* Texte à lire

- - -

Que ce soit dans les vieux pots qu'on fasse les meilleures confiture, j'en conviens, mais peut-être faudrait-il récurer le fond de la gamelle de temps à autre. Les sédiments collés gâtent la nouvelle fournée de relents déjà sentis, ces derniers titillant plus volontiers la bile que le palais.


Partis pour une épopée déplorable, nos protagonistes ne manqueront pas de faire halte à chaque étape connue de tous ceux ayant épluché le guide Michelin du Nekketsu sans imagination. Les relais sont réputés et pas pour leurs mérites ; qu'on ne s'y trompe pas, mes deux étoiles sont bien notées sur dix et non sur trois.


Accordons au moins quelques louanges au vice, Suzuki ne démérite pas dans ses tentatives promptes à pourvoir son œuvre ne serait-ce que d'un semblant de nuance. Méliodas a tout d'un héros de Shônen, à commencer par le fait qu'il en soit un. Basique à l'extrême si ce n'est à l'outrance, candide comme savent l'être ses congénères, il donne toutefois le change ce qu'il faut pour ne pas paraître aussi plat qu'il n'aspire à l'être. Sans parler pour autant de relief dans son caractère, suggérons au moins que ce dernier soit un tantinet bosselé dans sa platitude. Certainement pas assez pour dissimuler les grossières malfaçons. Chacune des têtes du bétail humain faisant office de personnages ne se distingueront que par une seule caractéristique propre ; on les dissocie les uns des autres comme on identifie une vache par rapport à une de ses camarades laitières, aux taches. En dehors de ça, elles meuglent et broutent toutes si bien qu'on ne saurait les différencier autrement. Les bovins ont en tout cas le mérite de ne pas irriter ceux qui les contemplent alors que l'hystérisation couplée à l'infantilisation de certaines relations et réactions entameront les nerfs de ceux malheureusement habitués à lire de la qualité. Elisabeth aura beaucoup pesé dans la balance. Elle est cette héroïne pleurnicheuse aux yeux sans cesse humides qui ne grandira pas l'image des femmes dans le milieu du Nekketsu. Le petit chien docile et jappeur de Méliodas. Un chien aussi collant que geignard, le genre qu'on fait piquer prématurément ; Méliodas, lui, lui aura passé la bague au doigt.

- - -

* Travail à faire
1. Pour chaque affirmation, répondez par oui ou par non selon le texte ci-dessus, en citant mot pour mot le passage qui tranche. (a) L'auteur accorde à l'œuvre deux étoiles sur dix. (b) Méliodas n'est pas un héros de Shônen. (c) Elisabeth est présentée comme une héroïne pleurnicheuse.
2. Reproduisez fidèlement le passage du texte qui va de « Que ce soit » à « non sur trois. ».

- - -

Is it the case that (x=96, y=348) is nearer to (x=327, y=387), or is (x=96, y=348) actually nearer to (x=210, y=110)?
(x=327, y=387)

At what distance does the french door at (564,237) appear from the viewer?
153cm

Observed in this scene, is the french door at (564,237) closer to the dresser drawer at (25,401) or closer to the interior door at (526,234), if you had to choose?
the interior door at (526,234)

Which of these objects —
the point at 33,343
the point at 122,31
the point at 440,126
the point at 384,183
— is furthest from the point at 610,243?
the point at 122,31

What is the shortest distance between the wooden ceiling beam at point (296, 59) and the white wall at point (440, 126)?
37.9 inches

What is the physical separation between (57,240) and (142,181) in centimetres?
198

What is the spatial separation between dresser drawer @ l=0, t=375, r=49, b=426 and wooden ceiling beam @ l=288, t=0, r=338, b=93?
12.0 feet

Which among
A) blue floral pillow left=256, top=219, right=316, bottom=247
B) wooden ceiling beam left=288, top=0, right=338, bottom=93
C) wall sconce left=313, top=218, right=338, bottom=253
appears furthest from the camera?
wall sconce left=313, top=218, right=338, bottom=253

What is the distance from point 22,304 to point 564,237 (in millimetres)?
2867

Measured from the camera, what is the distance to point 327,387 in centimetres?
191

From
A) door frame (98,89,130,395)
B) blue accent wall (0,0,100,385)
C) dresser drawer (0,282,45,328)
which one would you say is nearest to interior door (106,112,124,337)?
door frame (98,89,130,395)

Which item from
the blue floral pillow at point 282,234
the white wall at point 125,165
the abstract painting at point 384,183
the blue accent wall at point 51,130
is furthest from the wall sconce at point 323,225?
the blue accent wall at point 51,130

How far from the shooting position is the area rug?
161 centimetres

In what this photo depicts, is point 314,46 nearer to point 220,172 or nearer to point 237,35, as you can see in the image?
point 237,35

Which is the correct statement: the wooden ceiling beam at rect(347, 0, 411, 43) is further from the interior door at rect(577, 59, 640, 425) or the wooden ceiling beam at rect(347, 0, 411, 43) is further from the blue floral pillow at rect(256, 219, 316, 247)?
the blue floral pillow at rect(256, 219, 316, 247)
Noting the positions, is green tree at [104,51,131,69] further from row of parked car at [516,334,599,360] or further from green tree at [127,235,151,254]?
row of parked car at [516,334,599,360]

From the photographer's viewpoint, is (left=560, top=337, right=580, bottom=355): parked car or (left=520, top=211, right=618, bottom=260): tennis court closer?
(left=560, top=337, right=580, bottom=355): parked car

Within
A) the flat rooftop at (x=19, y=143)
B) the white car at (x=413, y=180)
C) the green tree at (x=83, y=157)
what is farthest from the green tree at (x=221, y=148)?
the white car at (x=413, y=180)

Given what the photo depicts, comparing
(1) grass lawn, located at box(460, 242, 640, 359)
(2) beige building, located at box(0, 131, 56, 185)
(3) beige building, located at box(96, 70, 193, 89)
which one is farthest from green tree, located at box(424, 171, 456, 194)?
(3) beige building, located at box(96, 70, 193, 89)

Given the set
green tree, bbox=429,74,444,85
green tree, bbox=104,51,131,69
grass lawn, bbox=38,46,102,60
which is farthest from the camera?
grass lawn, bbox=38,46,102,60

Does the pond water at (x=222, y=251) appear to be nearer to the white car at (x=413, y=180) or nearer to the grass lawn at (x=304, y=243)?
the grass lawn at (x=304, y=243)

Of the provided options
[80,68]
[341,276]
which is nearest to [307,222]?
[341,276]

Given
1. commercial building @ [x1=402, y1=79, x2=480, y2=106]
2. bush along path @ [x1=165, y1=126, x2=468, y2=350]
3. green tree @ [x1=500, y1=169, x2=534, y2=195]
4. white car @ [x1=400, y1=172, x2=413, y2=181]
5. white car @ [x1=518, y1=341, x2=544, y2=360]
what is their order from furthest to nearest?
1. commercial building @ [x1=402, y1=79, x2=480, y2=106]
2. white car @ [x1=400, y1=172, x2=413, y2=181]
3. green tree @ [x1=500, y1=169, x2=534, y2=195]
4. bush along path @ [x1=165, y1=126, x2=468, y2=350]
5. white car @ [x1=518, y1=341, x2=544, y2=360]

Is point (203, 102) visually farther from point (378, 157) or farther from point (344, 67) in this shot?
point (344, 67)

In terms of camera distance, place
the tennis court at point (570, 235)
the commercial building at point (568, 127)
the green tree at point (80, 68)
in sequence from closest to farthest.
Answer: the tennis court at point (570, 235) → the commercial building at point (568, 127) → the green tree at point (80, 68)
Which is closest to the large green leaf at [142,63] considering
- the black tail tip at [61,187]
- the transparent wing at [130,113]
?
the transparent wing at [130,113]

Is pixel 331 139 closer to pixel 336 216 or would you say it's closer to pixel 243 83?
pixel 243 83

- - -

* Réponses par tâche
1.
(a) Oui : « mes deux étoiles sont bien notées sur dix et non sur trois ».
(b) Non : « Méliodas a tout d'un héros de Shônen, à commencer par le fait qu'il en soit un ».
(c) Oui : « Elle est cette héroïne pleurnicheuse aux yeux sans cesse humides ».

2.
Que ce soit dans les vieux pots qu'on fasse les meilleures confiture, j'en conviens, mais peut-être faudrait-il récurer le fond de la gamelle de temps à autre. Les sédiments collés gâtent la nouvelle fournée de relents déjà sentis, ces derniers titillant plus volontiers la bile que le palais.


Partis pour une épopée déplorable, nos protagonistes ne manqueront pas de faire halte à chaque étape connue de tous ceux ayant épluché le guide Michelin du Nekketsu sans imagination. Les relais sont réputés et pas pour leurs mérites ; qu'on ne s'y trompe pas, mes deux étoiles sont bien notées sur dix et non sur trois.